Come influirà l’aumento dei dazi sulle vendite verso gli Stati Uniti?
Il 73% dei nostri vignaioli esporta e il mercato degli Stati Uniti resta quello principale. La preoccupazione è sicuramente presente anche se, devo ammettere, conoscere la percentuale del dazio permette di avere un punto di partenza su cui lavorare; è stato molto peggio il periodo precedente con l’incertezza. Noi vendiamo un prodotto che, come ci dice un’indagine di Nomisma, esce sul mercato italiano quasi al doppio del prezzo medio del resto delle bottiglie; è un prodotto, quindi, che presuppone una consapevolezza di acquisto da parte del consumatore che cerca la qualità, cerca una filiera corta, cerca un'identità.

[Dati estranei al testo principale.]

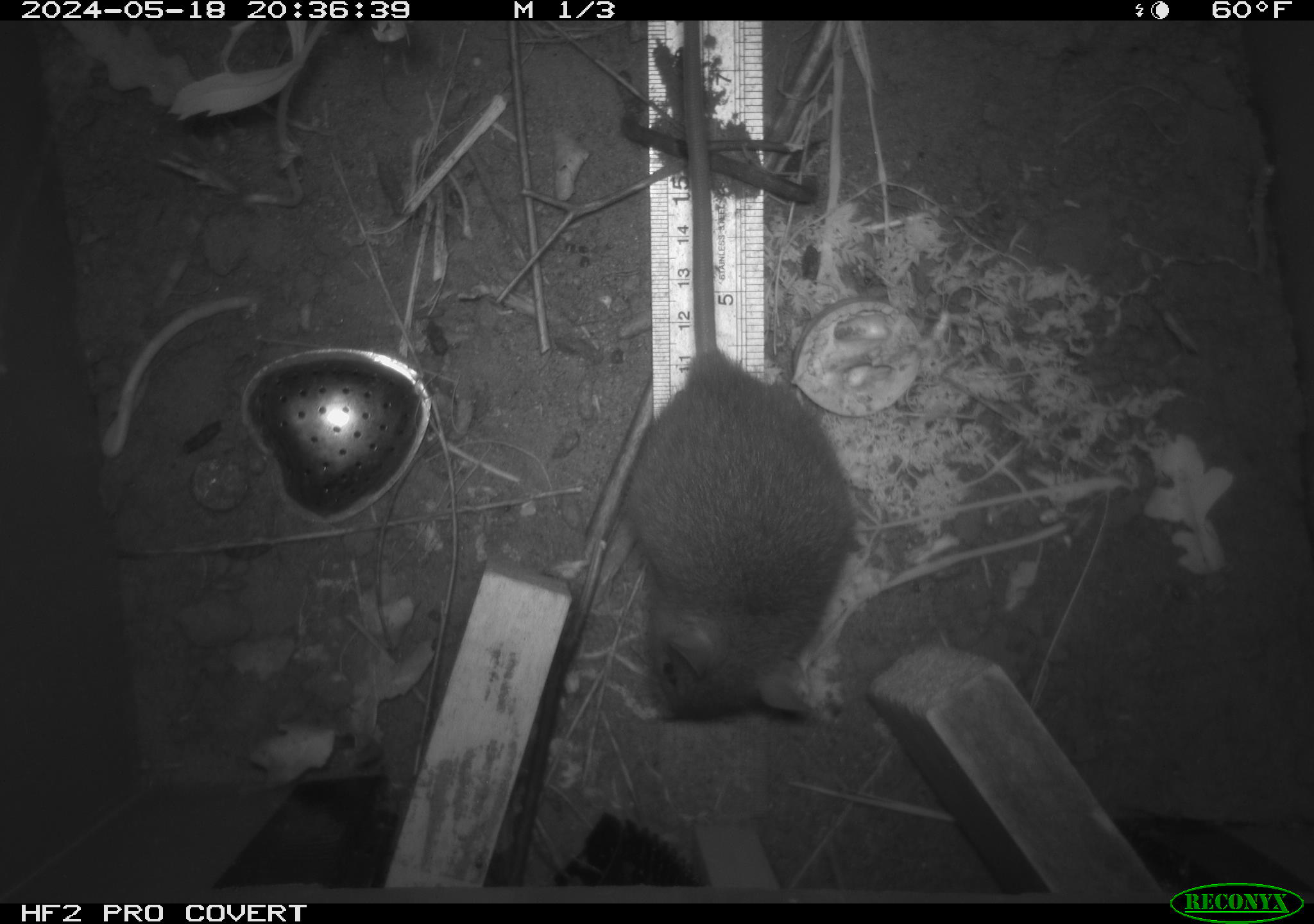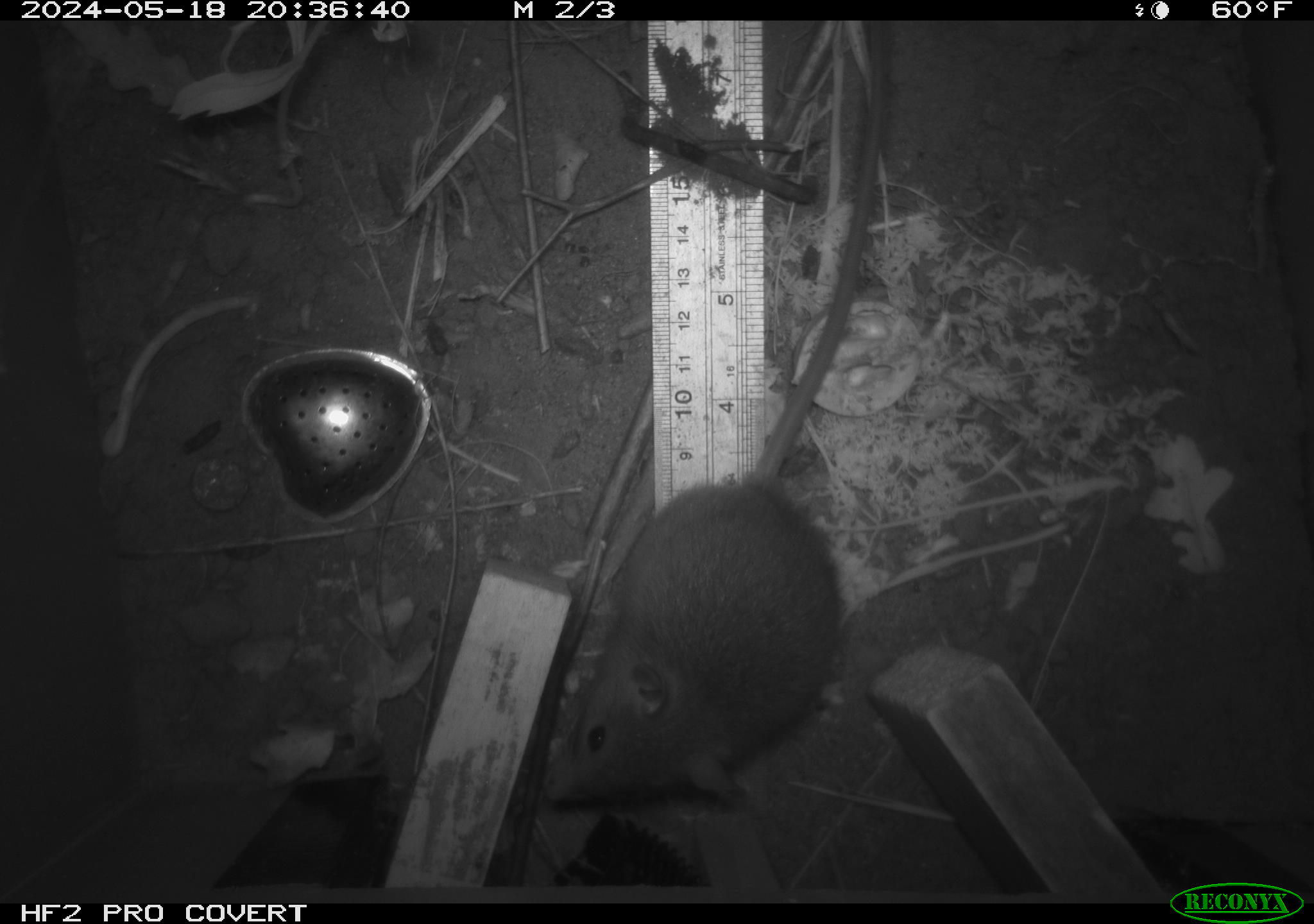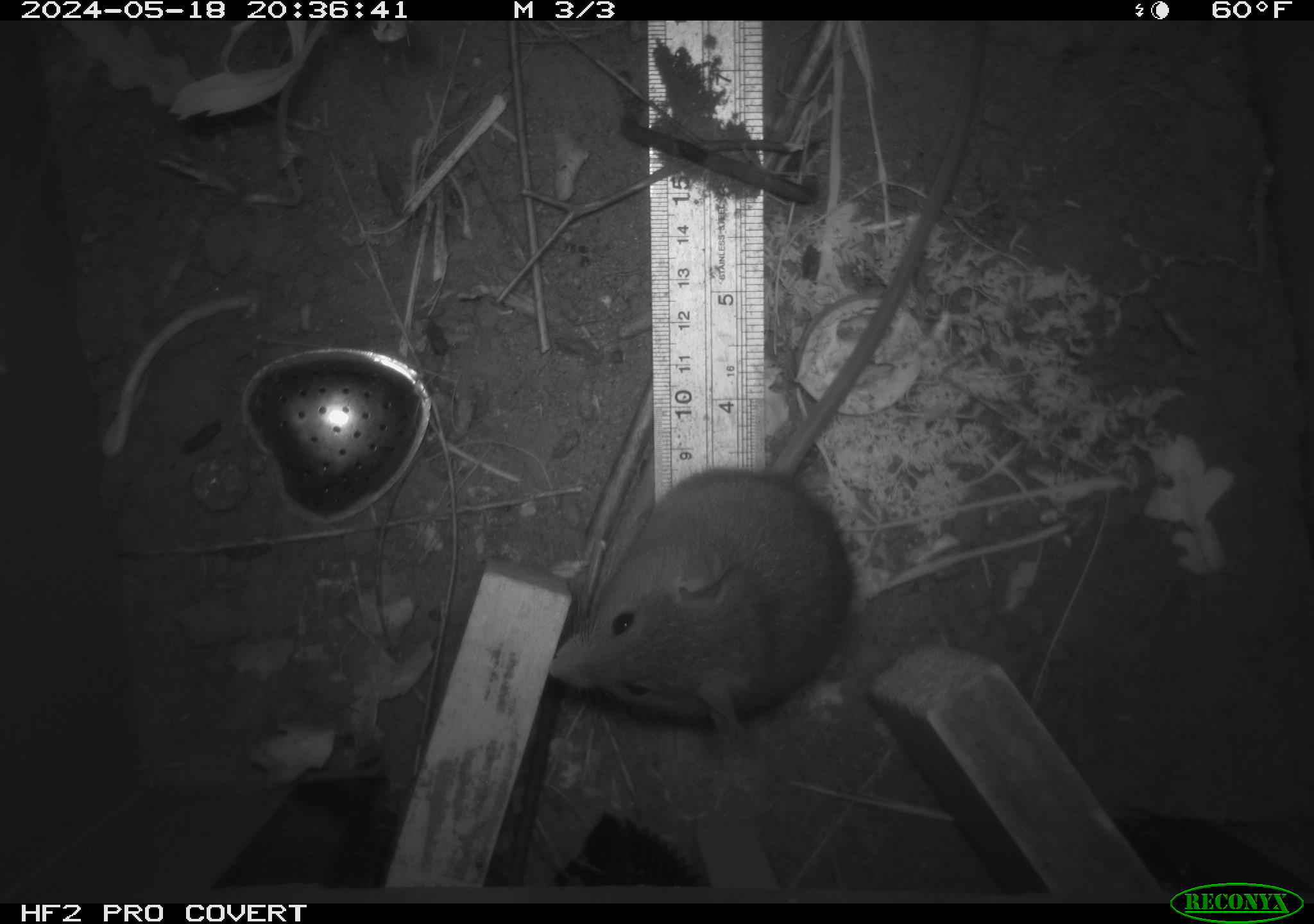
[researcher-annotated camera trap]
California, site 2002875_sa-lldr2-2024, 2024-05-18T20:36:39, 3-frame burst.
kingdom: Animalia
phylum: Chordata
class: Mammalia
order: Rodentia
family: Muridae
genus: Rattus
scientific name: Rattus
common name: rat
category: rattus species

I vini italiani riusciranno a sopportare questi dazi?
Credo che a questo livello, i dazi applicati dagli USA, siano un problema ancora gestibile se il nostro Governo continuerà nel lavoro di mediazione sulla sua riduzione per il comparto agroalimentare e quello del vino. Sicuramente l'aumento finale del prezzo influirà sulle vendite rallentandole un po’ ma non le bloccherà perché il cliente finale ha la capacità di poter assorbire un eventuale moderato aumento; immagino che questo possa danneggiare maggiormente i vini di primo prezzo. Questo non significa che non ne subiremo le conseguenze, forse però in maniera leggermente meno preoccupante di quello che si prospettava all'inizio quando sembrava che i dazi dovessero arrivare al 200%.
Quali sono gli obiettivi di FIVI per i prossimi anni?

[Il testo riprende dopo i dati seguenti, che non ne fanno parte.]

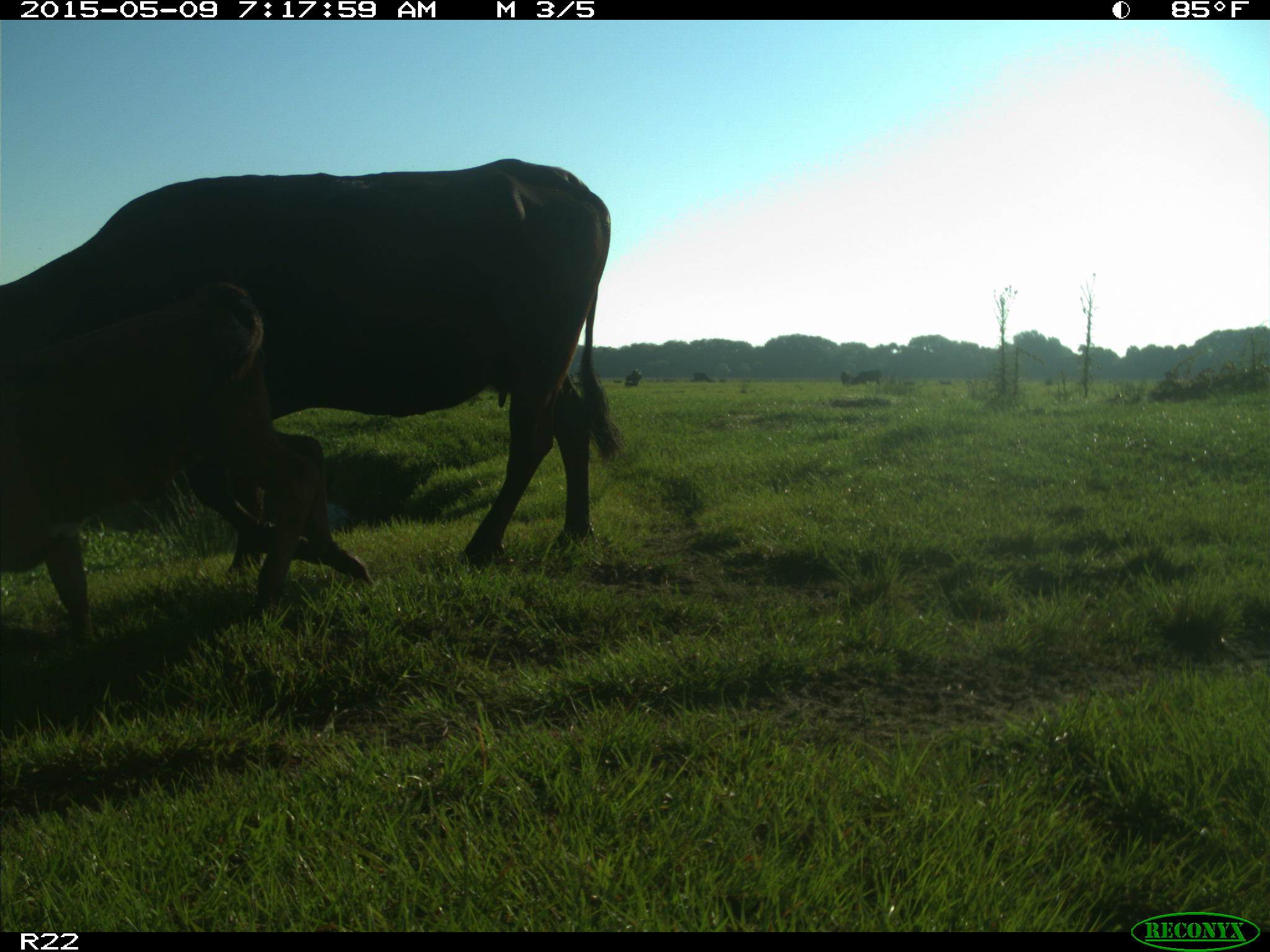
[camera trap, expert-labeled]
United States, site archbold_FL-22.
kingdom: Animalia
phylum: Chordata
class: Mammalia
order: Artiodactyla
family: Bovidae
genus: Bos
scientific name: Bos taurus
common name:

Il mantenimento della situazione attuale e il continuare a portare avanti le istanze aperte è già abbastanza impegnativo. Continueremo a lavorare con i Consorzi che sono gli interlocutori principali nei confronti del Ministero; è fondamentale lavorare in maniera costante e sempre costruttiva cercando di aumentare quella che è la nostra rappresentatività. L'esempio del Consorzio dell’Oltrepò Pavese racconta una dinamica meravigliosa di apertura, di lungimiranza, di consapevolezza del valore da dover e voler riconoscere al territorio; speriamo che altri Consorzi possano seguire questo esempio.
Ci sono altri temi su cui punterete?
Abbiamo richiesto la semplificazione di alcune pratiche amministrative perché noi siamo vignaioli, il nostro lavoro parte nel campo e la giornata è sempre molto piena; se riuscissimo, non dico a eliminare – la tracciabilità è fondamentale –, ma a facilitare determinati aspetti burocratici, sarebbe ottimo.
Siete intervenuti anche sulla possibilità di usare i droni in campagna
Sì, è un’istanza che ci sta molto a cuore e che stiamo portando avanti con la speranza che possa portare a breve a una decisione da parte dei tavoli ministeriali. Noi abbiamo chiesto che possa esserci una deroga costante all'utilizzo dei droni nei territori più difficili, territori che abbiamo indicato come quelli con una pendenza di almeno il 20%. I droni potrebbero consentire un'erogazione di fitofarmaci molto più contenuta perché maggiormente mirata, un consumo ridotto dell'acqua, meno compattamento del suolo e, aspetto non marginale, garantire la sicurezza sul lavoro. Noi siamo quelli che stanno sul trattore anche dove le pendenze sono elevate oppure che dobbiamo fare i trattamenti a mano. Con alcune fitopatie è indispensabile agire prima che il sole si alzi, quindi nelle ore notturne, e dove ci sono delle pendenze superiori al 20% il rischio è grande; è fondamentale che la sicurezza degli operatori sul campo diventi la chiave di lettura principale di questa deroga.